▶ MATERIAL SUPPLIED:

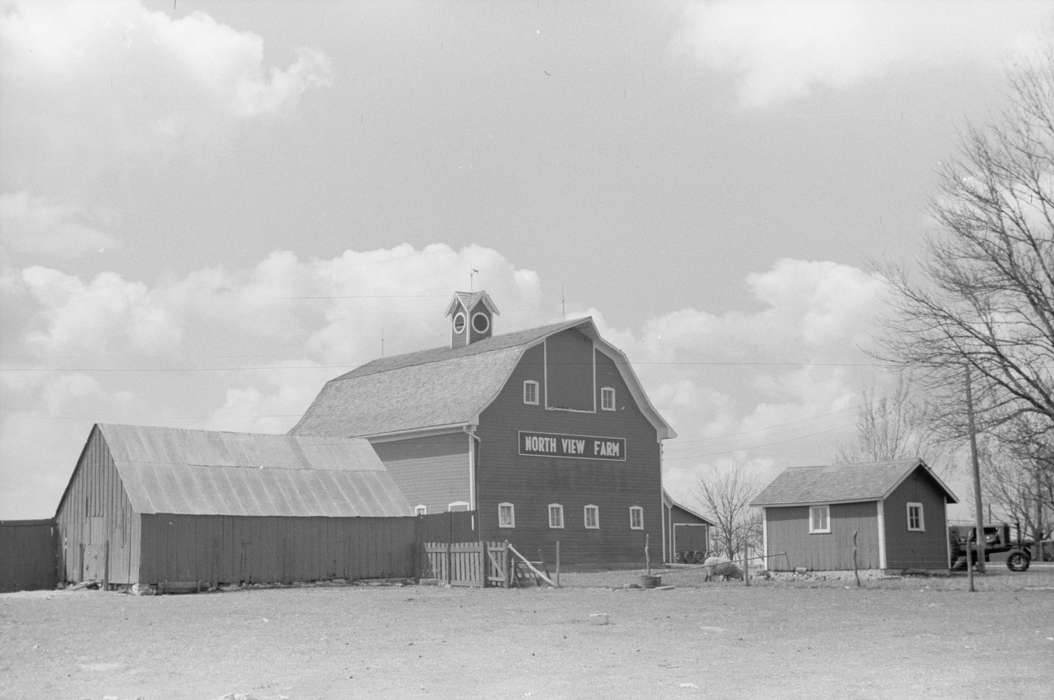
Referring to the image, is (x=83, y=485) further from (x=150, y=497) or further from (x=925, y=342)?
(x=925, y=342)

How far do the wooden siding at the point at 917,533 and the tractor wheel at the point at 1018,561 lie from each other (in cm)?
681

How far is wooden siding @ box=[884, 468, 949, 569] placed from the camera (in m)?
42.8

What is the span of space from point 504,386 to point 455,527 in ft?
23.7

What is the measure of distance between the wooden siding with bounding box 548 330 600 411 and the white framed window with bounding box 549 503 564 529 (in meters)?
3.88

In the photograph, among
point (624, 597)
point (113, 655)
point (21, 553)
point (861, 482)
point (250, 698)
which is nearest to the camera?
point (250, 698)

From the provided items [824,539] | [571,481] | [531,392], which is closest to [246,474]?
[531,392]

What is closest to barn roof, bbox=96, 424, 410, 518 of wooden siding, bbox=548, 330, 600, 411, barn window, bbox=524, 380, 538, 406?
barn window, bbox=524, 380, 538, 406

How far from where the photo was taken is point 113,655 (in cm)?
1652

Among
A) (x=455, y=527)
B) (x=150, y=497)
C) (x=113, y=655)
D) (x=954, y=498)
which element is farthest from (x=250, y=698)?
(x=954, y=498)

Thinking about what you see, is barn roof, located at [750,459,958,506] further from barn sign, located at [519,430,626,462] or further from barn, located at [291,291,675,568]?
barn sign, located at [519,430,626,462]

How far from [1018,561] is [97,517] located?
36523 millimetres

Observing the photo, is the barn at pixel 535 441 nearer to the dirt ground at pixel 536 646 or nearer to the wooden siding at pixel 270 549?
the wooden siding at pixel 270 549

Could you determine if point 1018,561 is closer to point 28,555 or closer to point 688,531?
point 688,531

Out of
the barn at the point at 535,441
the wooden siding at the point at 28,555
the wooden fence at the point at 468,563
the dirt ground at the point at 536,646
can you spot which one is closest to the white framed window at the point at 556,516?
the barn at the point at 535,441
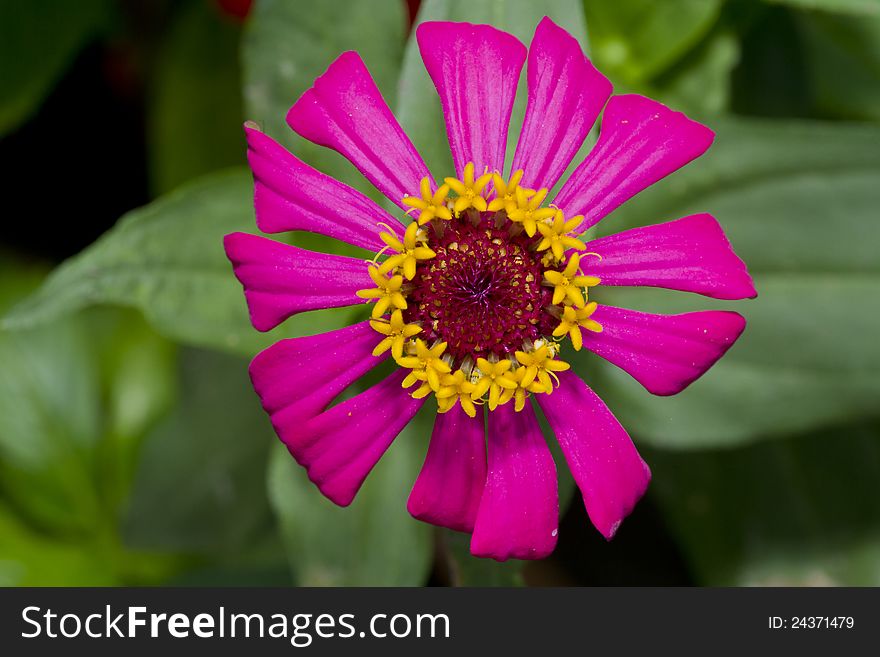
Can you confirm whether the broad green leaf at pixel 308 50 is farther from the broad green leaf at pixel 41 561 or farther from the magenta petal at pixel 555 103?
the broad green leaf at pixel 41 561

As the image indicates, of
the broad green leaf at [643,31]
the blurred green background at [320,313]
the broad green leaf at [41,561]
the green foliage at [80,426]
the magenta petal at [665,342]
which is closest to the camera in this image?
the magenta petal at [665,342]

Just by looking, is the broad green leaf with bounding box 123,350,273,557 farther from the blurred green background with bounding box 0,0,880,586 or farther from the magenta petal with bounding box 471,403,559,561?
the magenta petal with bounding box 471,403,559,561

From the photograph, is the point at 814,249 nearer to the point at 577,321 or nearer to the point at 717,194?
the point at 717,194

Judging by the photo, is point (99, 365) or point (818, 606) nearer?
point (818, 606)

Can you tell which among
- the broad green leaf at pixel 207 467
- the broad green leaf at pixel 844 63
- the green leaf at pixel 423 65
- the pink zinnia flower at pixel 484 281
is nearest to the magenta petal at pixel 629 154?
the pink zinnia flower at pixel 484 281

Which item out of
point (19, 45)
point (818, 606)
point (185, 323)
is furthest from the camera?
point (19, 45)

▶ WHAT YOU NEED TO DO: Arrange the data lines as a Markdown table with columns headed n and Line, starting at the line that contains "Can you tell which among" and ending at the last line of the data. Number each row and leave out blank lines.

▶ TASK RESPONSE:
| n | Line |
|---|---|
| 1 | Can you tell which among |
| 2 | - the broad green leaf at pixel 207 467 |
| 3 | - the broad green leaf at pixel 844 63 |
| 4 | - the green leaf at pixel 423 65 |
| 5 | - the pink zinnia flower at pixel 484 281 |
| 6 | is nearest to the magenta petal at pixel 629 154? |
| 7 | the pink zinnia flower at pixel 484 281 |
| 8 | Which item out of |
| 9 | point (19, 45) |
| 10 | point (818, 606) |
| 11 | point (185, 323) |
| 12 | is furthest from the camera? |
| 13 | point (19, 45) |